40. Distributor Sample Application
The distributor sample application is a simple example of packet distribution to cores using the Data Plane Development Kit (DPDK). It also makes use of Intel Speed Select Technology - Base Frequency (Intel SST-BF) to pin the distributor to the higher frequency core if available.
40.1. Overview
The distributor application performs the distribution of packets that are received on an RX_PORT to different cores. When processed by the cores, the destination port of a packet is the port from the enabled port mask adjacent to the one on which the packet was received, that is, if the first four ports are enabled (port mask 0xf), ports 0 and 1 RX/TX into each other, and ports 2 and 3 RX/TX into each other.
This application can be used to benchmark performance using the traffic generator as shown in the figure below.
40.2. Compiling the Application
To compile the sample application see Compiling the Sample Applications.
The application is located in the distributor
sub-directory.
40.3. Running the Application
The application has a number of command line options:
./build/distributor_app [EAL options] -- -p PORTMASK
where,
- -p PORTMASK: Hexadecimal bitmask of ports to configure
To run the application in linux environment with 10 lcores, 4 ports, issue the command:
$ ./build/distributor_app -l 1-9,22 -n 4 -- -p f
Refer to the DPDK Getting Started Guide for general information on running applications and the Environment Abstraction Layer (EAL) options.
40.4. Explanation
The distributor application consists of four types of threads: a receive
thread (lcore_rx()
), a distributor thread (lcore_dist()
), a set of
worker threads (lcore_worker()
), and a transmit thread(lcore_tx()
).
How these threads work together is shown in Fig. 40.2 below.
The main()
function launches threads of these four types. Each thread
has a while loop which will be doing processing and which is terminated
only upon SIGINT or ctrl+C.
The receive thread receives the packets using rte_eth_rx_burst()
and will
enqueue them to an rte_ring. The distributor thread will dequeue the packets
from the ring and assign them to workers (using rte_distributor_process()
API).
This assignment is based on the tag (or flow ID) of the packet - indicated by
the hash field in the mbuf. For IP traffic, this field is automatically filled
by the NIC with the “usr” hash value for the packet, which works as a per-flow
tag. The distributor thread communicates with the worker threads using a
cache-line swapping mechanism, passing up to 8 mbuf pointers at a time
(one cache line) to each worker.
More than one worker thread can exist as part of the application, and these worker threads do simple packet processing by requesting packets from the distributor, doing a simple XOR operation on the input port mbuf field (to indicate the output port which will be used later for packet transmission) and then finally returning the packets back to the distributor thread.
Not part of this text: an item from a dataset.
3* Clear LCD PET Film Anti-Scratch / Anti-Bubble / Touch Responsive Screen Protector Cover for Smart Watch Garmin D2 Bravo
The distributor thread will then call the distributor api
rte_distributor_returned_pkts()
to get the processed packets, and will enqueue
them to another rte_ring for transfer to the TX thread for transmission on the
output port. The transmit thread will dequeue the packets from the ring and
transmit them on the output port specified in packet mbuf.
Users who wish to terminate the running of the application have to press ctrl+C (or send SIGINT to the app). Upon this signal, a signal handler provided in the application will terminate all running threads gracefully and print final statistics to the user.
40.5. Intel SST-BF Support
In DPDK 19.05, support was added to the power management library for Intel-SST-BF, a technology that allows some cores to run at a higher frequency than others. An application note for Intel SST-BF is available, and is entitled Intel Speed Select Technology – Base Frequency - Enhancing Performance
The distributor application was also enhanced to be aware of these higher frequency SST-BF cores, and when starting the application, if high frequency SST-BF cores are present in the core mask, the application will identify these cores and pin the workloads appropriately. The distributor core is usually the bottleneck, so this is given first choice of the high frequency SST-BF cores, followed by the rx core and the tx core.
40.6. Debug Logging Support
Debug logging is provided as part of the application; the user needs to uncomment the line “#define DEBUG” defined in start of the application in main.c to enable debug logs.
40.7. Statistics
The main function will print statistics on the console every second. These statistics include the number of packets enqueued and dequeued at each stage in the application, and also key statistics per worker, including how many packets of each burst size (1-8) were sent to each worker thread.
40.8. Application Initialization
Command line parsing is done in the same way as it is done in the L2 Forwarding Sample Application. See Command Line Arguments.
Mbuf pool initialization is done in the same way as it is done in the L2 Forwarding Sample Application. See Mbuf Pool Initialization.
Driver Initialization is done in same way as it is done in the L2 Forwarding Sample Application. See Driver Initialization.
RX queue initialization is done in the same way as it is done in the L2 Forwarding Sample Application. See RX Queue Initialization.
TX queue initialization is done in the same way as it is done in the L2 Forwarding Sample Application. See TX Queue Initialization.